S.W.3d 463, 480–81 (Tex. 2017) (recognizing the burden to secure proper findings

to support a theory of recovery is on the plaintiff). Shockey did not obtain any jury

findings to support judgment in her favor outside of LPH’s alleged vicarious

liability.

                                         –11–
      Because the judgment against LPH cannot be affirmed on the only ground

submitted to the jury — vicarious liability — we conclude the trial court erred by

denying LPH’s motion for JNOV. We sustain LPH’s first issue to this extent.

      In light of our conclusion that the trial court erred by denying LPH’s motion

for JNOV on the ground that LPH could not be held vicariously liable, we need not

address the remainder of its first issue or its second through fifth issues. See TEX. R.

APP. P. 47.1.

                                     CONCLUSION

      We affirm the trial court’s judgment in favor of Banks.

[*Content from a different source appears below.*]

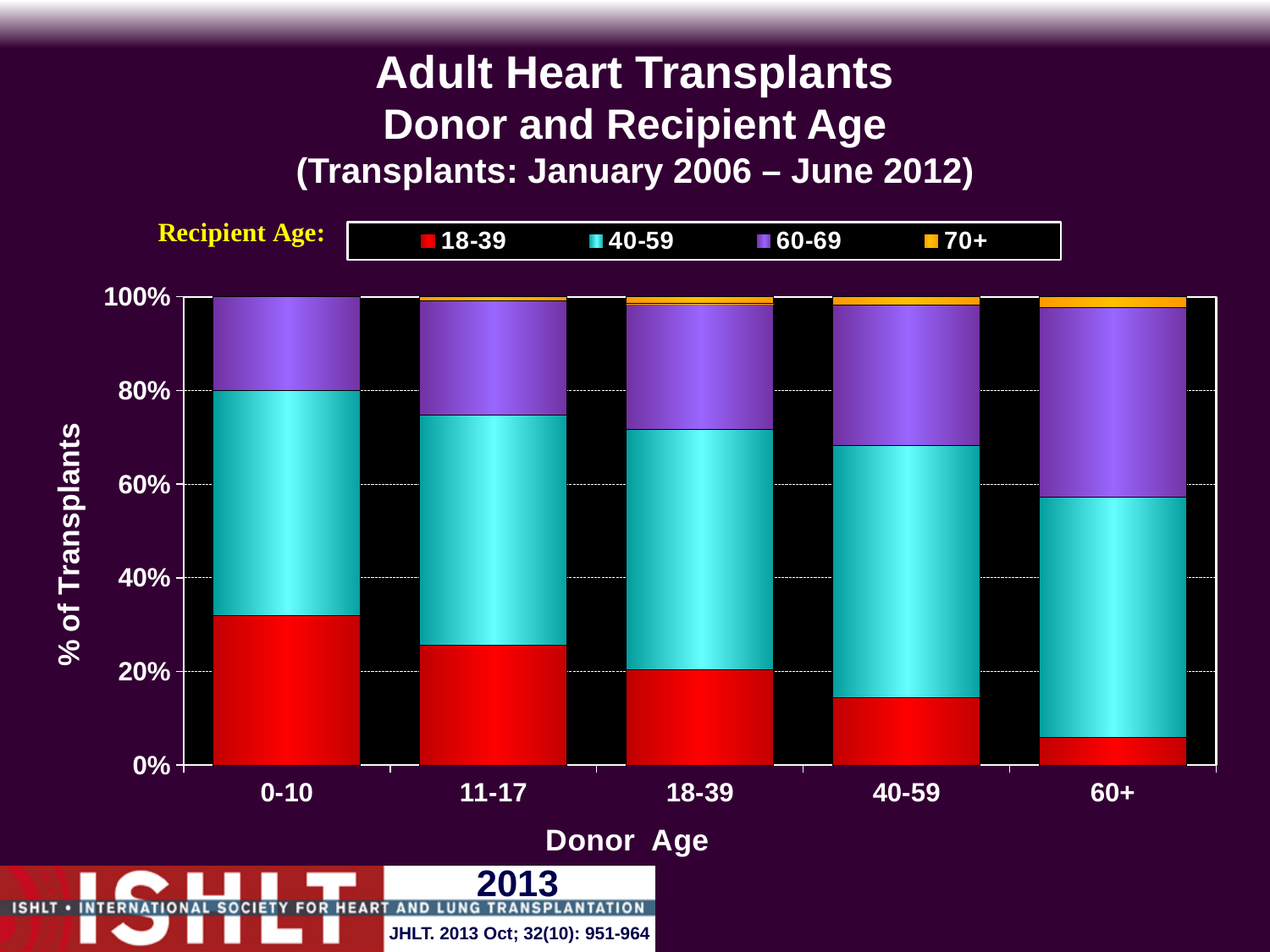
What kind of chart is shown on the slide? Stacked bar chart What is the label of the y axis? % of Transplants Is the share of 60-69 recipients larger for donor age 60+ or for donor age 0-10? 60+ Which donor age group has the largest share of 60-69 recipients? 60+ Which donor age group has the smallest share of 18-39 recipients? 60+ Does the share of 18-39 recipients rise or fall as donor age increases along the x axis? fall Is the share of 18-39 recipients for donor age 40-59 greater or less than 20%? less Is the share of 18-39 recipients for donor age 0-10 greater or less than 20%? greater Is the share of 18-39 recipients for donor age 60+ greater or less than 20%? less How many donor age categories are shown on the x axis? 5 Which donor age group has the largest share of 18-39 recipients? 0-10 How many recipient age groups does the legend list? 4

We reverse the trial

court’s judgment adverse to LPH and render judgment that Shockey take nothing on

her claims against LPH.

                                            /Erin A. Nowell//
                                            ERIN A. NOWELL
                                            JUSTICE

                                         –12–
                            Court of Appeals
                     Fifth District of Texas at Dallas
                                   JUDGMENT

LOCAL PUBLIC HOUSE, LLC,                       On Appeal from the 416th Judicial
Appellant                                      District Court, Collin County, Texas
                                               Trial Court Cause No. 416-05120-
No. 05-22-00374-CV           V.                2019.
                                               Opinion delivered by Justice Nowell.
CARLY PAGE SHOCKEY,                            Justices Molberg and Pedersen, III
Appellee/Cross-Appellant                       participating.

                  V.
TIMOTHY BRANDT BANKS,
Cross-Appellee

       In accordance with this Court’s opinion of this date, the judgment of the trial
court as to Timothy Brandt Banks is AFFIRMED. The judgment of the trial court
as to Local Public House, LLC is REVERSED and we RENDER judgment that
Carly Page Shockey take nothing on her claims against Local Public House, LLC.

      It is ORDERED that each party bear its own costs of this appeal.

Judgment entered this 5th day of February, 2024.